C’est une colère d’abord sourde, contenue, qui gronde en fond. Tout doucement. Un ronronnement. Puis qui s’amplifie. Peu à peu, elle grossit. À mesure des épisodes injustes, des expériences consternantes. Elle supplante petit à petit l’étonnement innocent, qui veut laisser une chance, qui aimerait que ce soit une erreur et espère que ça ne se reproduira pas. Mais ça se reproduit.
L’insouciance diminue tandis que la désillusion grandit. Affublée soit d’une salutaire résignation, soit d’une rage vaine. La première est confortable. Elle n’est pas confrontante mais au contraire accommodante, douce et tranquille. Parfois même, elle sauve des vies ; dans certains contextes, il n’est pas bon de se rebeller.
La seconde n’apparaît pas très enviable. Elle envahit de l’intérieur, prend aux tripes, fait vibrer le corps très fort. La respiration s’accélère, la gorge se serre, les pensées s’entrechoquent et le contrôle est souvent difficile. Un propos, un comportement, une situation vient provoquer l’idée qu’on se fait d’un monde équitable et beau, et notre cœur instantanément se comprime. Ça nous blesse. Ça nous touche personnellement. Ça nous atteint, dans notre chair. C’est ça, l’indignation. Une forme de fureur qui se développe en réaction, et tout notre être qui crie à l’injustice. Lorsque la dignité n’est pas respectée ; sous quelque forme que ce soit.

_CONSIGNE 1_
Recopiez sans rien changer les entrées qui vont de la ligne contenant "Which is higher" jusqu'à la dernière ligne des entrées, ces deux lignes comprises.

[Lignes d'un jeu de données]
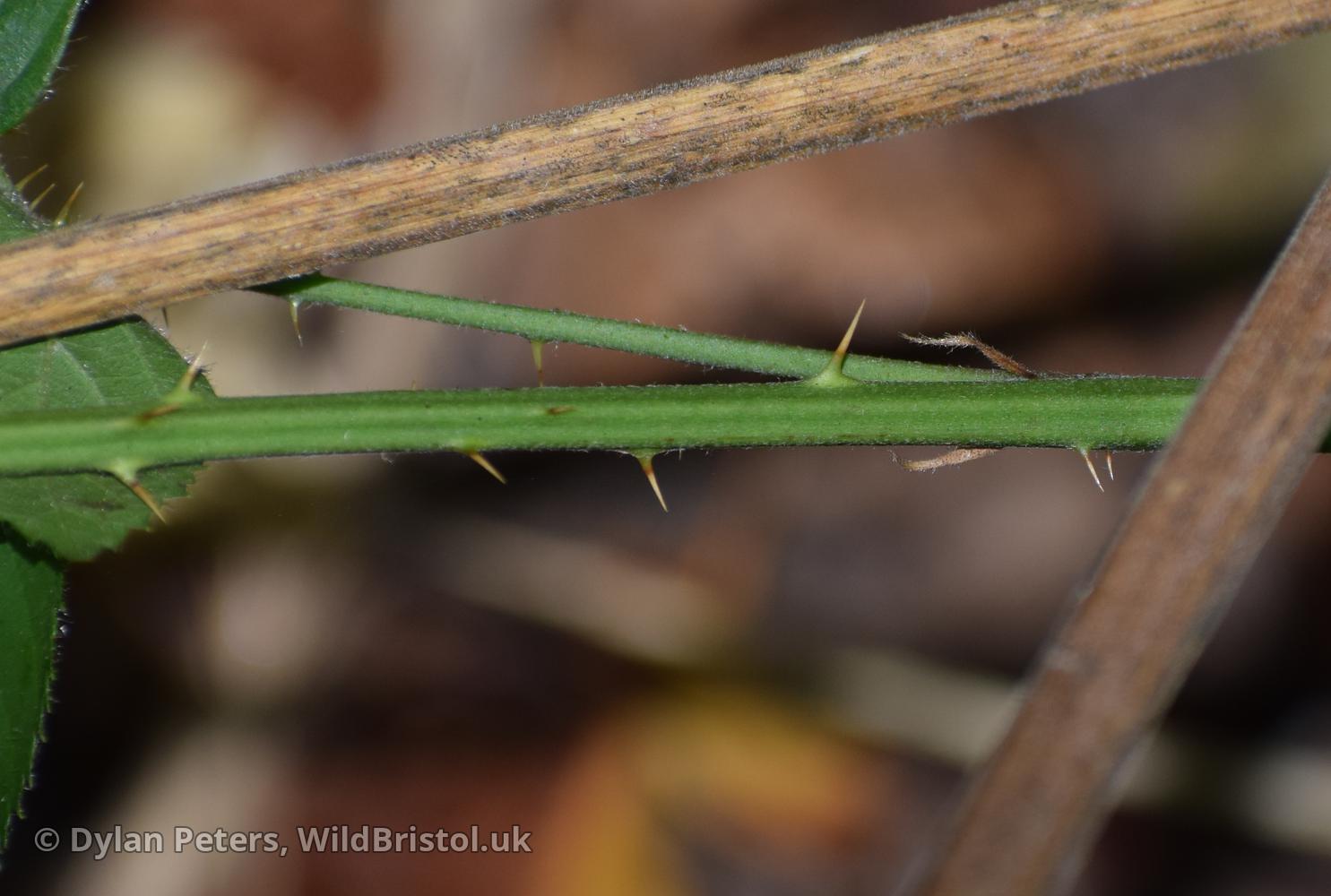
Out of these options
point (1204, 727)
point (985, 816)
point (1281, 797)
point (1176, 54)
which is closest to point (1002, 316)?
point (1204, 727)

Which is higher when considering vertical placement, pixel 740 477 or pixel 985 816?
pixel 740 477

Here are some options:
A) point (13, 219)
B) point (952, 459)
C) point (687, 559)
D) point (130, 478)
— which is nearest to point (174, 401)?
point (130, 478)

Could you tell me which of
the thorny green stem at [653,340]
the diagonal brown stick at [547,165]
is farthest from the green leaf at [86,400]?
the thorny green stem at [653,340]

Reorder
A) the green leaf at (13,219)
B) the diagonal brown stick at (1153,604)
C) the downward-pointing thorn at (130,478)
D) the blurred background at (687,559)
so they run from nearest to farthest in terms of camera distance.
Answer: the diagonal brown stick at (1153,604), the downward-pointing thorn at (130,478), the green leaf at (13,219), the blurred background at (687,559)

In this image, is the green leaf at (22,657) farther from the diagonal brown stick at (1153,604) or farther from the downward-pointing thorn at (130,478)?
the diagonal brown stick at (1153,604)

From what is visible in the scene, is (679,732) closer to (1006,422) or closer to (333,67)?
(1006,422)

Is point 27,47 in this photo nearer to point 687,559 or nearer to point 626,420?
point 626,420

_CONSIGNE 2_
Selon le texte sur l'indignation, pourquoi la résignation peut-elle parfois sauver des vies ? Répondez en une à trois phrases.

_RÉPONSE COMPLÈTE 1_
Which is higher when considering vertical placement, pixel 740 477 or pixel 985 816?
pixel 740 477

Here are some options:
A) point (13, 219)
B) point (952, 459)
C) point (687, 559)
D) point (130, 478)
— which is nearest to point (174, 401)?
point (130, 478)

Could you tell me which of
the thorny green stem at [653,340]
the diagonal brown stick at [547,165]
is farthest from the green leaf at [86,400]?
the thorny green stem at [653,340]

Reorder
A) the green leaf at (13,219)
B) the diagonal brown stick at (1153,604)
C) the downward-pointing thorn at (130,478)
D) the blurred background at (687,559)
so they run from nearest to farthest in terms of camera distance.
Answer: the diagonal brown stick at (1153,604), the downward-pointing thorn at (130,478), the green leaf at (13,219), the blurred background at (687,559)

In this image, is the green leaf at (22,657) farther from the diagonal brown stick at (1153,604) or farther from the downward-pointing thorn at (130,478)?
the diagonal brown stick at (1153,604)

From what is visible in the scene, is (679,732) closer to (1006,422) or closer to (333,67)?
(1006,422)

Is point 27,47 in this photo nearer to point 687,559 or nearer to point 626,420?
point 626,420

_RÉPONSE COMPLÈTE 2_
La résignation peut parfois sauver des vies parce que, dans certains contextes, il n'est pas bon de se rebeller.